◆ Exercise goal
Reproduce every one of these rows with "snapshot" swapped for "photo" and all other text left unchanged. Leave the pictures out of your answer.

------------------------------

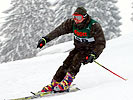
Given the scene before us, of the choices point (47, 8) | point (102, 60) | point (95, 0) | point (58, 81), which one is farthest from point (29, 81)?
point (47, 8)

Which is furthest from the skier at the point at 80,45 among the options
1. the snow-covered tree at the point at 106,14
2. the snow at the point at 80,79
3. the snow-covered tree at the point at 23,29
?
the snow-covered tree at the point at 23,29

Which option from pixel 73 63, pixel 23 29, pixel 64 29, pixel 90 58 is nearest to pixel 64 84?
pixel 73 63

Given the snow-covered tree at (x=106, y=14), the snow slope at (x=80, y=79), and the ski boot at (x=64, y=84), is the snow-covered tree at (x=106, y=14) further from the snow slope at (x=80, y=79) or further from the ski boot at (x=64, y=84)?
the ski boot at (x=64, y=84)

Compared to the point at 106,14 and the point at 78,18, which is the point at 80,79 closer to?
the point at 78,18

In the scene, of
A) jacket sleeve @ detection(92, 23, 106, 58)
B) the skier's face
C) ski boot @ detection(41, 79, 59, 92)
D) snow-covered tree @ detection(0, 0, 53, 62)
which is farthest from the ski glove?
snow-covered tree @ detection(0, 0, 53, 62)

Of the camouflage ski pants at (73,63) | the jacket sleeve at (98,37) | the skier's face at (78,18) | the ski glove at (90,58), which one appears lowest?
the camouflage ski pants at (73,63)

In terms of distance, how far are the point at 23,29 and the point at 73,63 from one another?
74.5 ft

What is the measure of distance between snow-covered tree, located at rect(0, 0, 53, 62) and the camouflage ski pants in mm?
21646

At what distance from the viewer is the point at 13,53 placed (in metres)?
27.1

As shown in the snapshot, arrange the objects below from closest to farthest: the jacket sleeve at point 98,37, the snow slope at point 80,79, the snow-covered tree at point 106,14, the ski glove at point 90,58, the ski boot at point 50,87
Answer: the snow slope at point 80,79 → the ski glove at point 90,58 → the jacket sleeve at point 98,37 → the ski boot at point 50,87 → the snow-covered tree at point 106,14

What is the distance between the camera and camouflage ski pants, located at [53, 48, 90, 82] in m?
5.18

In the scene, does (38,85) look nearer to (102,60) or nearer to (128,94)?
(102,60)

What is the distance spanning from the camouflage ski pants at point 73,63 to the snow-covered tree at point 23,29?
71.0 feet

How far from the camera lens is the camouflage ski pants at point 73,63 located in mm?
5176
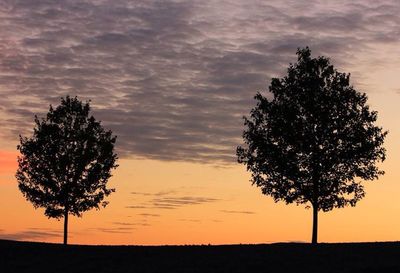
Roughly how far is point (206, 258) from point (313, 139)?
51.9 feet

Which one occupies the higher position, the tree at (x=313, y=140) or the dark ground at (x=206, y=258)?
the tree at (x=313, y=140)

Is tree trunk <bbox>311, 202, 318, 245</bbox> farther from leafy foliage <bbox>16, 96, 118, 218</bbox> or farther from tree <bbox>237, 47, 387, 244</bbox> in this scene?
leafy foliage <bbox>16, 96, 118, 218</bbox>

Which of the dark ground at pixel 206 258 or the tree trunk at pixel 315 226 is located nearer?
the dark ground at pixel 206 258

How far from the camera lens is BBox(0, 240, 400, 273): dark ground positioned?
38.0 metres

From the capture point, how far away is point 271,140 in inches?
2163

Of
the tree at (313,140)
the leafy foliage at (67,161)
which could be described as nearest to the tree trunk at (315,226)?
the tree at (313,140)

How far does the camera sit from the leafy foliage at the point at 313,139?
2103 inches

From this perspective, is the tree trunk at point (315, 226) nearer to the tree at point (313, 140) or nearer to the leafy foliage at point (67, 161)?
the tree at point (313, 140)

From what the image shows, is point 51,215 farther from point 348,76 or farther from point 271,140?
point 348,76

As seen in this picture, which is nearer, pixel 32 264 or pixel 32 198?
pixel 32 264

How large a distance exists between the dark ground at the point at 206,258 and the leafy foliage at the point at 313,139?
6880mm

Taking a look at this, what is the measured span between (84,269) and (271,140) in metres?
20.1

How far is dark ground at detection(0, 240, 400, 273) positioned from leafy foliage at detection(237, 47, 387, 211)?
22.6ft

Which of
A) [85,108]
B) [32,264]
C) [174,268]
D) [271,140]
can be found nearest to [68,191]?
[85,108]
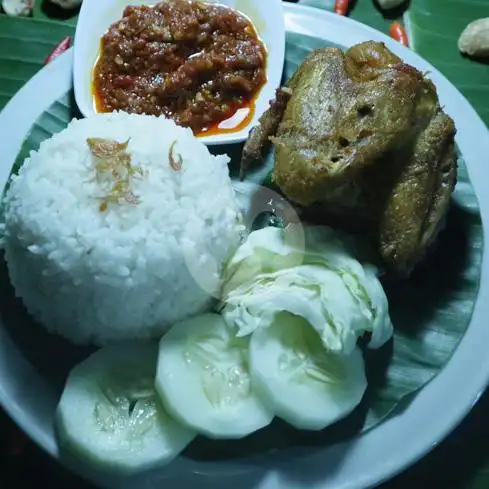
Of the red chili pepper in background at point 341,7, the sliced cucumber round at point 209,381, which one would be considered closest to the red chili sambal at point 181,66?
the red chili pepper in background at point 341,7

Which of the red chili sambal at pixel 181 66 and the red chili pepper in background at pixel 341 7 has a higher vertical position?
the red chili pepper in background at pixel 341 7

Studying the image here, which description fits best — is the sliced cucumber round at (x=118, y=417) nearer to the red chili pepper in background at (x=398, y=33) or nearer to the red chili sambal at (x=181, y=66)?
the red chili sambal at (x=181, y=66)

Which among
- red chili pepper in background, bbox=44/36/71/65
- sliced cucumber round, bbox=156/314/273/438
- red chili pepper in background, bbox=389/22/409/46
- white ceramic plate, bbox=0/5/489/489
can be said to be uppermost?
red chili pepper in background, bbox=389/22/409/46

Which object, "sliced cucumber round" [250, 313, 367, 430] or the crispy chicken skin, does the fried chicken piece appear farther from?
"sliced cucumber round" [250, 313, 367, 430]

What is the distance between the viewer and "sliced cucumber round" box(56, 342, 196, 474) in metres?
2.54

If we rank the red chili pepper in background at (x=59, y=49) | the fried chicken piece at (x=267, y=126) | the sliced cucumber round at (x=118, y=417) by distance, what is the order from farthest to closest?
the red chili pepper in background at (x=59, y=49) < the fried chicken piece at (x=267, y=126) < the sliced cucumber round at (x=118, y=417)

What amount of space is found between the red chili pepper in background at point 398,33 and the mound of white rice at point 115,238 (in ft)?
5.46

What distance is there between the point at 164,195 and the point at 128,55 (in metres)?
1.09

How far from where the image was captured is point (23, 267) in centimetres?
304

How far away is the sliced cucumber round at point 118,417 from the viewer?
2.54m

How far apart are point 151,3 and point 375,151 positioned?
1.94m

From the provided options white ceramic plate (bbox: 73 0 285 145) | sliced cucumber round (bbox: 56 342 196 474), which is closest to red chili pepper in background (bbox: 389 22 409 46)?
white ceramic plate (bbox: 73 0 285 145)

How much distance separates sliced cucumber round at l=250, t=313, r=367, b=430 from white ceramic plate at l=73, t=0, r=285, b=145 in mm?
1204

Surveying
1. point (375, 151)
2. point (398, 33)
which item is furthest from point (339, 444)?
point (398, 33)
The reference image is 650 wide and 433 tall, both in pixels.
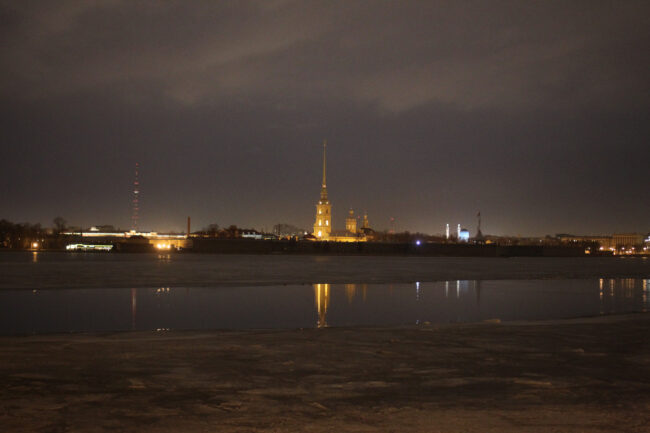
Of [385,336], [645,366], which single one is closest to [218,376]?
[385,336]

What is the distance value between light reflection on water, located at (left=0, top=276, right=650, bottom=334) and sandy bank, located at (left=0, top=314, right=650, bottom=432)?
2538 millimetres

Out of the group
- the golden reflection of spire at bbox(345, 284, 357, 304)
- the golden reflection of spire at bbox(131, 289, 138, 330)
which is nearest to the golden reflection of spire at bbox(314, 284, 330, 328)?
the golden reflection of spire at bbox(345, 284, 357, 304)

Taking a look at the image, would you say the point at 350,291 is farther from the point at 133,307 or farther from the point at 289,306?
the point at 133,307

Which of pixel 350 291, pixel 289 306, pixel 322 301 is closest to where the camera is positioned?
pixel 289 306

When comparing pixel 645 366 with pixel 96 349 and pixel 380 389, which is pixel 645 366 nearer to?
pixel 380 389

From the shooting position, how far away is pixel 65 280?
3111 cm

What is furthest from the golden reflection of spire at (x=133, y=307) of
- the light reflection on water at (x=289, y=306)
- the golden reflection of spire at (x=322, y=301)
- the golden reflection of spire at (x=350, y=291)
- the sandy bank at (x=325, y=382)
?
the golden reflection of spire at (x=350, y=291)

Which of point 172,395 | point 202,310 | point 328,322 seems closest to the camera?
point 172,395

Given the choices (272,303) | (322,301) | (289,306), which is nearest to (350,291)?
(322,301)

------------------------------

◆ Output of the exercise
Given the scene before us, of the choices point (47, 8) | point (102, 60) | point (95, 0) | point (58, 81), which one is farthest from point (29, 81)?
point (47, 8)

Which is furthest from the skier at the point at 80,45 among the options
1. the snow-covered tree at the point at 106,14
2. the snow at the point at 80,79
3. the snow-covered tree at the point at 23,29
?
the snow-covered tree at the point at 23,29

Which option from pixel 73 63, pixel 23 29, pixel 64 29, pixel 90 58 is nearest to pixel 64 84?
pixel 73 63

Given the snow-covered tree at (x=106, y=14), the snow slope at (x=80, y=79), and the ski boot at (x=64, y=84), is the snow-covered tree at (x=106, y=14) further from the snow slope at (x=80, y=79) or further from the ski boot at (x=64, y=84)?
the ski boot at (x=64, y=84)

Compared to the point at 106,14 and the point at 78,18, which is the point at 80,79 closer to?
the point at 78,18

In the scene, of
A) jacket sleeve @ detection(92, 23, 106, 58)
B) the skier's face
C) ski boot @ detection(41, 79, 59, 92)
D) snow-covered tree @ detection(0, 0, 53, 62)
which is farthest from the ski glove?
snow-covered tree @ detection(0, 0, 53, 62)

Of the camouflage ski pants at (73,63) | the jacket sleeve at (98,37) | the skier's face at (78,18) | the ski glove at (90,58), which one appears lowest?
the camouflage ski pants at (73,63)

In terms of distance, how far are the point at 23,29 and the point at 73,63 from one another?
74.5 ft

What is the measure of distance between snow-covered tree, located at rect(0, 0, 53, 62) and the camouflage ski pants in mm?
21646

At what distance from the viewer is the point at 13,53 placed (in metres)?
27.1

As shown in the photo, arrange the objects below from closest to farthest: the jacket sleeve at point 98,37, the snow slope at point 80,79, the snow-covered tree at point 106,14, the ski glove at point 90,58, the ski boot at point 50,87
Answer: the snow slope at point 80,79 → the ski glove at point 90,58 → the jacket sleeve at point 98,37 → the ski boot at point 50,87 → the snow-covered tree at point 106,14

What is the distance between the camera and camouflage ski pants, located at [53, 48, 90, 82] in m?
5.18

In the scene, does (38,85) look nearer to (102,60) or nearer to (128,94)?
(102,60)

What is the distance spanning from the camouflage ski pants at point 73,63 to the snow-covered tree at point 23,29?
71.0 feet

How far from the camera lens is the camouflage ski pants at point 73,63 located in mm?
5176
Roughly how far is point (206, 258) from point (313, 139)?
51.9 feet

Which one occupies the higher position, the tree at (x=313, y=140) or the dark ground at (x=206, y=258)?
the tree at (x=313, y=140)

Is tree trunk <bbox>311, 202, 318, 245</bbox> farther from leafy foliage <bbox>16, 96, 118, 218</bbox> or farther from tree <bbox>237, 47, 387, 244</bbox> in this scene?
leafy foliage <bbox>16, 96, 118, 218</bbox>

Which of the dark ground at pixel 206 258 or the tree trunk at pixel 315 226 is located nearer?
the dark ground at pixel 206 258

How far from the camera lens is BBox(0, 240, 400, 273): dark ground positioned?
38.0 metres

From the capture point, how far away is point 271,140 in inches?
2163

Of
the tree at (313,140)
the leafy foliage at (67,161)
which could be described as nearest to the tree trunk at (315,226)?
the tree at (313,140)

How far does the camera sit from the leafy foliage at the point at 313,139?
2103 inches

From this perspective, is the tree trunk at point (315, 226) nearer to the tree at point (313, 140) or nearer to the leafy foliage at point (67, 161)?
the tree at point (313, 140)

From what the image shows, is point 51,215 farther from point 348,76 or farther from point 271,140?
point 348,76

As seen in this picture, which is nearer, pixel 32 264 or pixel 32 198?
pixel 32 264

How large a distance exists between the dark ground at the point at 206,258 and the leafy foliage at the point at 313,139?
6880mm

Taking a look at this, what is the measured span between (84,269) and (271,140) in metres?
20.1

How far is dark ground at detection(0, 240, 400, 273) positioned from leafy foliage at detection(237, 47, 387, 211)?
22.6ft

Which of
A) [85,108]
B) [32,264]
C) [174,268]
D) [271,140]
can be found nearest to [68,191]?
[85,108]
Of the red chili pepper in background at point 341,7, the sliced cucumber round at point 209,381, which one would be considered closest to the red chili sambal at point 181,66?
the red chili pepper in background at point 341,7

Which of the red chili sambal at pixel 181 66 and the red chili pepper in background at pixel 341 7 has a higher vertical position?
the red chili pepper in background at pixel 341 7

Studying the image here, which description fits best — is the sliced cucumber round at (x=118, y=417) nearer to the red chili pepper in background at (x=398, y=33) or nearer to the red chili sambal at (x=181, y=66)?
the red chili sambal at (x=181, y=66)

Which among
- red chili pepper in background, bbox=44/36/71/65
- sliced cucumber round, bbox=156/314/273/438
- red chili pepper in background, bbox=389/22/409/46
- white ceramic plate, bbox=0/5/489/489
can be said to be uppermost?
red chili pepper in background, bbox=389/22/409/46

Which object, "sliced cucumber round" [250, 313, 367, 430] or the crispy chicken skin, does the fried chicken piece appear farther from?
"sliced cucumber round" [250, 313, 367, 430]

What is the distance between the viewer and "sliced cucumber round" box(56, 342, 196, 474) in metres?
2.54

If we rank the red chili pepper in background at (x=59, y=49) | the fried chicken piece at (x=267, y=126) | the sliced cucumber round at (x=118, y=417) by distance, what is the order from farthest to closest?
the red chili pepper in background at (x=59, y=49) < the fried chicken piece at (x=267, y=126) < the sliced cucumber round at (x=118, y=417)

What amount of space is found between the red chili pepper in background at point 398,33 and the mound of white rice at point 115,238 (in ft)?
5.46

What distance is there between the point at 164,195 and the point at 128,55 (in metres)?
1.09

How far from where the image was captured is point (23, 267) in centimetres?
304

How far away is the sliced cucumber round at point 118,417 from the viewer?
2.54m

How far apart are point 151,3 and point 375,151 positioned?
1.94m

From the provided options white ceramic plate (bbox: 73 0 285 145) | sliced cucumber round (bbox: 56 342 196 474), which is closest to red chili pepper in background (bbox: 389 22 409 46)?
white ceramic plate (bbox: 73 0 285 145)

How much distance separates sliced cucumber round at l=250, t=313, r=367, b=430 from white ceramic plate at l=73, t=0, r=285, b=145 in mm?
1204

Surveying
1. point (375, 151)
2. point (398, 33)
which item is furthest from point (339, 444)?
point (398, 33)
The reference image is 650 wide and 433 tall, both in pixels.
Of [385,336], [645,366], which single one is closest to [218,376]?
[385,336]

What is the distance value between light reflection on water, located at (left=0, top=276, right=650, bottom=334) and sandy bank, located at (left=0, top=314, right=650, bottom=432)?
2538 millimetres

Out of the group
- the golden reflection of spire at bbox(345, 284, 357, 304)
- the golden reflection of spire at bbox(131, 289, 138, 330)
which is nearest to the golden reflection of spire at bbox(314, 284, 330, 328)?
the golden reflection of spire at bbox(345, 284, 357, 304)

Taking a look at the image, would you say the point at 350,291 is farther from the point at 133,307 or farther from the point at 289,306?
the point at 133,307

Which of pixel 350 291, pixel 289 306, pixel 322 301 is closest to where the camera is positioned?
pixel 289 306

When comparing pixel 645 366 with pixel 96 349 and pixel 380 389, which is pixel 645 366 nearer to?
pixel 380 389

From the shooting position, how far away is pixel 65 280?
3111 cm

What is furthest from the golden reflection of spire at (x=133, y=307) of
- the light reflection on water at (x=289, y=306)
- the golden reflection of spire at (x=322, y=301)
- the golden reflection of spire at (x=350, y=291)
- the sandy bank at (x=325, y=382)
?
the golden reflection of spire at (x=350, y=291)

Which of point 172,395 | point 202,310 | point 328,322 seems closest to the camera?
point 172,395

Given the choices (272,303) | (322,301) | (289,306), which is nearest to (350,291)?
(322,301)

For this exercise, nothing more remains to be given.